Medical record review from 3/4-5/14 revealed Patient #13 was admitted 9/12/13 to the Observation Unit, through the Emergency Department (ED), and transferred to Bartlett Hospital in Juneau. Closed record review revealed the ED Physician order sheet was not signed by the physician. Further review revealed the transfer form, for transferring the patient to Bartlett Hospital, "PHYSICIAN CERTIFICATION" was not signed, dated, or timed by the physician.

Medical record review from 3/4-5/14 revealed Patient #7 was admitted to the facility 11/14/13. The closed record review revealed the physician had a verbal order, on 11/17/13, for "Albuterol 0.08% 2.5 mg [used to treat asthma and other similar lung problems] PRN [as needed] every 4 hours". The medical record revealed the physician signed the verbal order on 12/2/13.
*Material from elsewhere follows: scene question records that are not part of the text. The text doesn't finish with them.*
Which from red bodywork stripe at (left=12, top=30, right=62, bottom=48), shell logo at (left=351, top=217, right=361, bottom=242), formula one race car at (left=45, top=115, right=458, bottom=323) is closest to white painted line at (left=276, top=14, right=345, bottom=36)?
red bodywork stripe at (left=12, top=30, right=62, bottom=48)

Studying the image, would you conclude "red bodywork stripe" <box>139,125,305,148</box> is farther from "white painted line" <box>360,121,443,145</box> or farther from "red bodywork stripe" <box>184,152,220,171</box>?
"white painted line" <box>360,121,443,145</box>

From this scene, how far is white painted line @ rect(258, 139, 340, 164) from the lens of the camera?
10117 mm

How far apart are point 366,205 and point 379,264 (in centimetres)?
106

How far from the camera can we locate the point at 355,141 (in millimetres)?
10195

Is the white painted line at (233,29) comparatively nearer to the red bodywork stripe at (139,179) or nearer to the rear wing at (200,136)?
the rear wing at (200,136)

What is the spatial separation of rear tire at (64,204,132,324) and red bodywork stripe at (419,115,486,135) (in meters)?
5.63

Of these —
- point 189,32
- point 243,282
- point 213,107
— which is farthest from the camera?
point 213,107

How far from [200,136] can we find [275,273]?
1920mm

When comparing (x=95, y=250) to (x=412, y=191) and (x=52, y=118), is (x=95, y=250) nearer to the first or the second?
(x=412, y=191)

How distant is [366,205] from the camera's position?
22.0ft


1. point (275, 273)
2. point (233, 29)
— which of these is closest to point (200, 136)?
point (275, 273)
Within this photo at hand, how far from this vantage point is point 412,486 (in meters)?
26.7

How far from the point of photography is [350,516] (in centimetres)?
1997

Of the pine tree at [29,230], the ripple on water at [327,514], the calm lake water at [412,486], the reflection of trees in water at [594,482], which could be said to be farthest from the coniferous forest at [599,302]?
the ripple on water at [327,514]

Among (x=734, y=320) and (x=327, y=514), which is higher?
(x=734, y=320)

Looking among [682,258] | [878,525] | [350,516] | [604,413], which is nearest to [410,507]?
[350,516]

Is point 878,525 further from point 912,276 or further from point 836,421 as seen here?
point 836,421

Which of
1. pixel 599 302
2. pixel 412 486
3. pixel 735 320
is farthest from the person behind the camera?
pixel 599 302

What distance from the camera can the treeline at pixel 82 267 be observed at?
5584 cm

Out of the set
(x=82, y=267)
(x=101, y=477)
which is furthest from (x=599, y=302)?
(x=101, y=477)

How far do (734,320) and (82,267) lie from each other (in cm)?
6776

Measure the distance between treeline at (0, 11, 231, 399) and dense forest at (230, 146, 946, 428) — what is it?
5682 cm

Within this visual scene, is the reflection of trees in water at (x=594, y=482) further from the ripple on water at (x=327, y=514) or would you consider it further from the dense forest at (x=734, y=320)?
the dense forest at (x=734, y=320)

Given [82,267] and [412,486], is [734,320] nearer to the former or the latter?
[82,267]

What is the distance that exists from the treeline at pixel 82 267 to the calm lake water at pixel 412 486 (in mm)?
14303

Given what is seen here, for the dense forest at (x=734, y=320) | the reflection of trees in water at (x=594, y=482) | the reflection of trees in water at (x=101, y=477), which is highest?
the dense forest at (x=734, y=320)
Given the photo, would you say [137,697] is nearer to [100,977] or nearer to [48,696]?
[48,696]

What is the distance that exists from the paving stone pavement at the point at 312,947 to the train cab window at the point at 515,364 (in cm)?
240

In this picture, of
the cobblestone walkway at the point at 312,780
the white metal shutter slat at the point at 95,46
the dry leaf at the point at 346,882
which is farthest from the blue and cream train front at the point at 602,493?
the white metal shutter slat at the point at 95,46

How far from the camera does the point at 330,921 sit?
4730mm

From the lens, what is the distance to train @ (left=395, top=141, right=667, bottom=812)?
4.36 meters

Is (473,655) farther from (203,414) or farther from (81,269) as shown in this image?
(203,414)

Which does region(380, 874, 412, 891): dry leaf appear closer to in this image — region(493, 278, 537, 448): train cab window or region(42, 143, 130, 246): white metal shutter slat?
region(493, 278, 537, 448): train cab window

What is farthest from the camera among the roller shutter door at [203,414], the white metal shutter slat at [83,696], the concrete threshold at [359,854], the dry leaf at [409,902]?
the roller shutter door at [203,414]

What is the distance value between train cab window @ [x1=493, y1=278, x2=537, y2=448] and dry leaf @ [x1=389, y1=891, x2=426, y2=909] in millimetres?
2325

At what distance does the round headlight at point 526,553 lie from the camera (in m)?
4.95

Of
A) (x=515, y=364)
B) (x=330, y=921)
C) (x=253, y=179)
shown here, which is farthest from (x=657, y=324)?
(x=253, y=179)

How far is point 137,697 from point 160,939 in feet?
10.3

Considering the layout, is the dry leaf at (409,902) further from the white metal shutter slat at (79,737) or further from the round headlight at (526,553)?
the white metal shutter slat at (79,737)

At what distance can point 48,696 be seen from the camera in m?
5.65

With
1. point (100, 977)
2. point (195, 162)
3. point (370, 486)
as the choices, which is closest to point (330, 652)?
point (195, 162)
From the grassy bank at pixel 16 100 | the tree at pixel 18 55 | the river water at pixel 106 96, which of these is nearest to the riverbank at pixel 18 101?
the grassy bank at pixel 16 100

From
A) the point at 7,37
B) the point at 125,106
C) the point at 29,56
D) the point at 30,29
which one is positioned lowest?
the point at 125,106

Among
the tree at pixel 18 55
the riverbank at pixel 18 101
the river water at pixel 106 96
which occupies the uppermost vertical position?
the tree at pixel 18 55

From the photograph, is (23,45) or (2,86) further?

During an interview on 3/4/14 at 4:30 pm, the Chief Nursing Officer confirmed the physician should have signed the transfer form and the physician order sheet for Patient #13. In addition she also confirmed the verbal order for Patient #7 that was signed on 12/2/13 was late.

Review of the facility's policy "Telephone and Verbal Orders" revised date 3/2010, revealed "...The ordering physician should sign the chart within 24 hours or as soon as possible."